Recorded data
********************
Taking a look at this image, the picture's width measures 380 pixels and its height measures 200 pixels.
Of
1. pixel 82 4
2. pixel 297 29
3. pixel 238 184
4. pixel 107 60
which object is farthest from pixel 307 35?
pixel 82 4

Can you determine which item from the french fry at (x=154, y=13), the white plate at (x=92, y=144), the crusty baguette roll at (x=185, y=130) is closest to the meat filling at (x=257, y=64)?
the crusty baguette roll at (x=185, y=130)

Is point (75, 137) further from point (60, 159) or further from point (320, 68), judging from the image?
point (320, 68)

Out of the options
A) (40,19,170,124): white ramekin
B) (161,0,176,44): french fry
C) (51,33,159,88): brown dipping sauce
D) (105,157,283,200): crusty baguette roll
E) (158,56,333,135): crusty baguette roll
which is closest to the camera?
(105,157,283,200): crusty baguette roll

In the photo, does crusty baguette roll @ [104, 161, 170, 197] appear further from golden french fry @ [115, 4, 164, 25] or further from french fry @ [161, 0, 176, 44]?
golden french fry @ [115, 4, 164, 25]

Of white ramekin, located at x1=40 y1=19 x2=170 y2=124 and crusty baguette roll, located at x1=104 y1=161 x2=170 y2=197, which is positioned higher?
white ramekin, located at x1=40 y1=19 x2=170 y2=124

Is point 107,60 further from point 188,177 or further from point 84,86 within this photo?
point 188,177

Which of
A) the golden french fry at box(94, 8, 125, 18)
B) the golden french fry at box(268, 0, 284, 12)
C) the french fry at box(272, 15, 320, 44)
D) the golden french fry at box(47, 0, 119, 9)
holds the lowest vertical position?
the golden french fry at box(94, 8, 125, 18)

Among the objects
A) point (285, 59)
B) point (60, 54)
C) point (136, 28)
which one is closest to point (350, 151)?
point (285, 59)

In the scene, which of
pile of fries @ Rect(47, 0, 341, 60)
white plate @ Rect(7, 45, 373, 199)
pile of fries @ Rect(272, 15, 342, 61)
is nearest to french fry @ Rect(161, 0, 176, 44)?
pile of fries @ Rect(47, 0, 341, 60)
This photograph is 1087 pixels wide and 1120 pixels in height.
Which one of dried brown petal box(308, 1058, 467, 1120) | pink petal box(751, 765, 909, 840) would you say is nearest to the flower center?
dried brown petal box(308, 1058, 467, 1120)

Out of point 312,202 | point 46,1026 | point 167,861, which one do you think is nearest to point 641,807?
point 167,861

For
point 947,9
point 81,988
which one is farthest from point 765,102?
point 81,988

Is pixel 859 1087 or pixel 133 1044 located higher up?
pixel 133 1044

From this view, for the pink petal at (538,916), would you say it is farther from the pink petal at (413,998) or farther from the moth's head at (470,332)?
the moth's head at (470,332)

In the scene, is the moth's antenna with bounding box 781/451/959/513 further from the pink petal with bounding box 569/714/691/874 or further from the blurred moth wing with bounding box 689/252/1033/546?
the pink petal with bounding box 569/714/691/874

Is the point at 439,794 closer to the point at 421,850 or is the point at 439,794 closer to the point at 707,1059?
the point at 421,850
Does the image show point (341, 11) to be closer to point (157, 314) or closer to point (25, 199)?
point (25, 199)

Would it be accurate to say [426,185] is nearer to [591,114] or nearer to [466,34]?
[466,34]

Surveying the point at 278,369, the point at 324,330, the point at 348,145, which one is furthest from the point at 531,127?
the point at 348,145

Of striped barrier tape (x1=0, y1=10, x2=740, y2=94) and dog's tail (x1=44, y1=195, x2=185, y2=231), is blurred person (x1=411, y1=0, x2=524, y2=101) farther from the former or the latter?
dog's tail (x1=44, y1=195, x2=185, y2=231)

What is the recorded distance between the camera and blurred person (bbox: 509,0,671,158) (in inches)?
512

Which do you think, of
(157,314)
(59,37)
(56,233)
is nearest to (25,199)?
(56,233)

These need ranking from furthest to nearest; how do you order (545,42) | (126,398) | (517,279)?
********************
--- Written instruction ---
Copy, word for word, the lines of the records above from the one containing "Surveying the point" through the end of the records, with both ends included.

--- Exercise result ---
Surveying the point at 278,369, the point at 324,330, the point at 348,145, which one is furthest from the point at 531,127?
the point at 348,145

Of striped barrier tape (x1=0, y1=10, x2=740, y2=94) and dog's tail (x1=44, y1=195, x2=185, y2=231), is blurred person (x1=411, y1=0, x2=524, y2=101) farther from the former or the latter?
dog's tail (x1=44, y1=195, x2=185, y2=231)

What is the recorded distance between the camera and blurred person (bbox: 509,0,671,158) (in inches)?
512

Which do you think, of
(157,314)
(59,37)
(56,233)
is nearest to (25,199)?
(56,233)

These need ranking from furthest to nearest; how do you order (545,42) | (126,398) | (517,279)?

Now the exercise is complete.